━━━━━ Exercise material

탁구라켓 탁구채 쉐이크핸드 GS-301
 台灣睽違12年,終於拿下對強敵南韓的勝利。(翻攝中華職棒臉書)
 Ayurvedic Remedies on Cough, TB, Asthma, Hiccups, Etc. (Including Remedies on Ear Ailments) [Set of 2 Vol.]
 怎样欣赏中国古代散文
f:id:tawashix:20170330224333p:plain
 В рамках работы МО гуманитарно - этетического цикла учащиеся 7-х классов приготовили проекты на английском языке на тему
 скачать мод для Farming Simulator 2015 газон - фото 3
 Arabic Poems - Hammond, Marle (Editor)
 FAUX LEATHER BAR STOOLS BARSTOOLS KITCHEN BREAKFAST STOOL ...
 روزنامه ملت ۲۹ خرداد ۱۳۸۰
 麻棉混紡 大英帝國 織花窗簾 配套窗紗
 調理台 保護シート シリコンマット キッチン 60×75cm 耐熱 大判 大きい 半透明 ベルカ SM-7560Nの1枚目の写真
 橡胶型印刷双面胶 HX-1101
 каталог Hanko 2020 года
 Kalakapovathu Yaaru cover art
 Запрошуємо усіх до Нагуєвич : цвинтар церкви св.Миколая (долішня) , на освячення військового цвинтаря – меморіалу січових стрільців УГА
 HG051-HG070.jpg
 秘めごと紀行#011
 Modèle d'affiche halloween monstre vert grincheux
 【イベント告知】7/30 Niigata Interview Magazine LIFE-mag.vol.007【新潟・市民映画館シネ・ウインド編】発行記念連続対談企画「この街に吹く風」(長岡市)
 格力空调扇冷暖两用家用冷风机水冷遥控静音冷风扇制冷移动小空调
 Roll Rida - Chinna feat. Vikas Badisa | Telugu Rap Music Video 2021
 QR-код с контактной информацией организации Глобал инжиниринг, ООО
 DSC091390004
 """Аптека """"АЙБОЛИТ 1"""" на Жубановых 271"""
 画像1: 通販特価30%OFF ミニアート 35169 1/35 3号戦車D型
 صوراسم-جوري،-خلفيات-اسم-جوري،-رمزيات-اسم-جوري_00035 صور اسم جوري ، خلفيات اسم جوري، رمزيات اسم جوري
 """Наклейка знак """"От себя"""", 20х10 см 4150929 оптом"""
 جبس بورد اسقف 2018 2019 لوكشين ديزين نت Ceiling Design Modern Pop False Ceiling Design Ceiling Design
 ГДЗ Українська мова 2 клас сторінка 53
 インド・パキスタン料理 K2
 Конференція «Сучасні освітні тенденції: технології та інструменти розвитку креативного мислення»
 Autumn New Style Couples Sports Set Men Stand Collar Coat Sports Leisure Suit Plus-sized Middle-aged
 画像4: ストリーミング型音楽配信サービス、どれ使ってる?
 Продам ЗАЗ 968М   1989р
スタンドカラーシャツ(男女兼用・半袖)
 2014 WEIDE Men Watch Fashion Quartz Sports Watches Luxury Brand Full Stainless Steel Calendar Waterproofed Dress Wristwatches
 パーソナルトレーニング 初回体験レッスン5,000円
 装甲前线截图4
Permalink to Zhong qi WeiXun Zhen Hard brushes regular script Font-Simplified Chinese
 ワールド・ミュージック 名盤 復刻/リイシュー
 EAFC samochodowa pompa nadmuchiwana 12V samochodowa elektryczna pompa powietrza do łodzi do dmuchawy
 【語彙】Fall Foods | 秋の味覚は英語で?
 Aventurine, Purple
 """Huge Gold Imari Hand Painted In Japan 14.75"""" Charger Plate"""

━━━━━━━━━━

**Required work**
Write out an exact transcription of the line with "Arabic Poems - Hammond, Marle (Editor)" and of each line after it; stop at the end of the records.

**Task response**
 Arabic Poems - Hammond, Marle (Editor)
 FAUX LEATHER BAR STOOLS BARSTOOLS KITCHEN BREAKFAST STOOL ...
 روزنامه ملت ۲۹ خرداد ۱۳۸۰
 麻棉混紡 大英帝國 織花窗簾 配套窗紗
 調理台 保護シート シリコンマット キッチン 60×75cm 耐熱 大判 大きい 半透明 ベルカ SM-7560Nの1枚目の写真
 橡胶型印刷双面胶 HX-1101
 каталог Hanko 2020 года
 Kalakapovathu Yaaru cover art
 Запрошуємо усіх до Нагуєвич : цвинтар церкви св.Миколая (долішня) , на освячення військового цвинтаря – меморіалу січових стрільців УГА
 HG051-HG070.jpg
 秘めごと紀行#011
 Modèle d'affiche halloween monstre vert grincheux
 【イベント告知】7/30 Niigata Interview Magazine LIFE-mag.vol.007【新潟・市民映画館シネ・ウインド編】発行記念連続対談企画「この街に吹く風」(長岡市)
 格力空调扇冷暖两用家用冷风机水冷遥控静音冷风扇制冷移动小空调
 Roll Rida - Chinna feat. Vikas Badisa | Telugu Rap Music Video 2021
 QR-код с контактной информацией организации Глобал инжиниринг, ООО
 DSC091390004
 """Аптека """"АЙБОЛИТ 1"""" на Жубановых 271"""
 画像1: 通販特価30%OFF ミニアート 35169 1/35 3号戦車D型
 صوراسم-جوري،-خلفيات-اسم-جوري،-رمزيات-اسم-جوري_00035 صور اسم جوري ، خلفيات اسم جوري، رمزيات اسم جوري
 """Наклейка знак """"От себя"""", 20х10 см 4150929 оптом"""
 جبس بورد اسقف 2018 2019 لوكشين ديزين نت Ceiling Design Modern Pop False Ceiling Design Ceiling Design
 ГДЗ Українська мова 2 клас сторінка 53
 インド・パキスタン料理 K2
 Конференція «Сучасні освітні тенденції: технології та інструменти розвитку креативного мислення»
 Autumn New Style Couples Sports Set Men Stand Collar Coat Sports Leisure Suit Plus-sized Middle-aged
 画像4: ストリーミング型音楽配信サービス、どれ使ってる?
 Продам ЗАЗ 968М   1989р
スタンドカラーシャツ(男女兼用・半袖)
 2014 WEIDE Men Watch Fashion Quartz Sports Watches Luxury Brand Full Stainless Steel Calendar Waterproofed Dress Wristwatches
 パーソナルトレーニング 初回体験レッスン5,000円
 装甲前线截图4
Permalink to Zhong qi WeiXun Zhen Hard brushes regular script Font-Simplified Chinese
 ワールド・ミュージック 名盤 復刻/リイシュー
 EAFC samochodowa pompa nadmuchiwana 12V samochodowa elektryczna pompa powietrza do łodzi do dmuchawy
 【語彙】Fall Foods | 秋の味覚は英語で?
 Aventurine, Purple
 """Huge Gold Imari Hand Painted In Japan 14.75"""" Charger Plate"""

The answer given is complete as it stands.